Research Groups

Quantum Optics & Spectroscopy

The Quantum Optics and Spectroscopy research group is headed by Prof Rainer Blatt and works closely with a team of senior scientists who lead individual projects. Our laboratories are located at the Department of Experimental Physics of the University of Innsbruck and at the Institute of Quantum Optics and Quantum Information of the Austrian Academy of Sciences, both in Innsbruck, Austria, in the heart of the Alps.

Our experiments centre on trapped ions, which we manipulate with laser light, allowing us to precisely control both the states of individual particles and the collective states.

To the group website: https://www.quantumoptics.at/en/

contact

Head of research group
Univ.-Prof. Dr. Rainer Blatt
Tel: +43 512 507 52450
E-Mail: Rainer.Blatt@uibk.ac.at

Distributed Quantum Systems

In our group we are working on the development and demonstration of methods to create entanglement between remote quantum systems and use this capability to realise new scientific and technological applications.

Our remote quantum systems are equivalent to registers of spins in which entanglement can be stored and processed, connected to each other using photons. We aim to develop such quantum networks over distances of a few metres to study scalable many-body quantum systems up to thousands of kilometres for global quantum communication and sensor networks. In our lab, there are trapped atomic ions, optical cavities to connect ions to photons, and nonlinear optics to convert the wavelength of photons into optimal values for long-distance communication.

Our two main research questions are: 1. how can we distribute, store and amplify entanglement between distant locations? 2. what are the most promising applications of distributed entanglement and how can we realise them in the near future?

To the group website: Photon-conversion-for-trapped-ion-quantum-networks

contact

Head of research group
Assoz. Prof. Dr. Benjamin Peter Lanyon
Tel: +43 512 507 52900
E-Mail: Ben.Lanyon@uibk.ac.at

Secretariat
Claudia Mevenkamp
Tel: +43 512 507 52511
E-Mail: Claudia.Mevenkamp@uibk.ac.at

Quantum Engineering

The research group led by Thomas Monz focuses on scalable quantum information and quantum computing, from metrology and quantum error correction to the realisation of algorithms in ever larger quantum systems.

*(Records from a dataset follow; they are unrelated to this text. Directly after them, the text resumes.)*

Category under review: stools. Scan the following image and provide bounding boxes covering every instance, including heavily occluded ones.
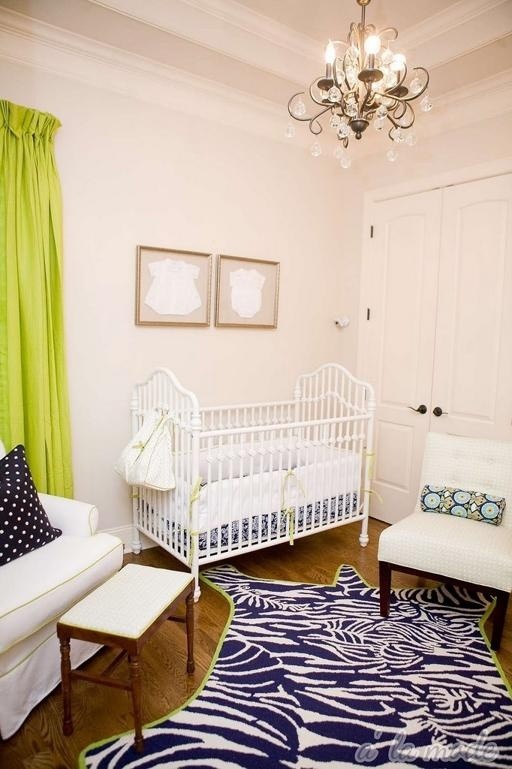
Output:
[57,562,194,750]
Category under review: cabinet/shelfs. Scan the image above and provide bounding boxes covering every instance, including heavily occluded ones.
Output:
[359,156,512,524]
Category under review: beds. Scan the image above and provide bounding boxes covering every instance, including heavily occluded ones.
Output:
[128,363,376,603]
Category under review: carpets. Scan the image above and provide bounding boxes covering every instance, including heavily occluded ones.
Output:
[77,564,512,768]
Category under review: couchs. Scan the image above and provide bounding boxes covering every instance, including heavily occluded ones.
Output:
[0,440,124,739]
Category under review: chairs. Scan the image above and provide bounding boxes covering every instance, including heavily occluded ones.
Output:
[377,432,512,651]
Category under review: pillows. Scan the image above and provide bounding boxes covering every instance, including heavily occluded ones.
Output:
[0,445,63,565]
[421,485,506,526]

We develop and implement new methods to better understand and overcome quantum systems and their limitations. Building on a metrological background, tiny effects are characterised and evaluated with respect to potential limits, while we increase the coherent control of quantum systems. Besides passive methods to suppress unwanted interactions, the field of quantum error correction allows us to push the limits of coherent quantum control. These activities are complemented by investigations into the fabrication, integration and operation of scalable quantum devices. These developments build on a fundamental understanding of the underlying physics to advance to large coherently controlled quantum systems.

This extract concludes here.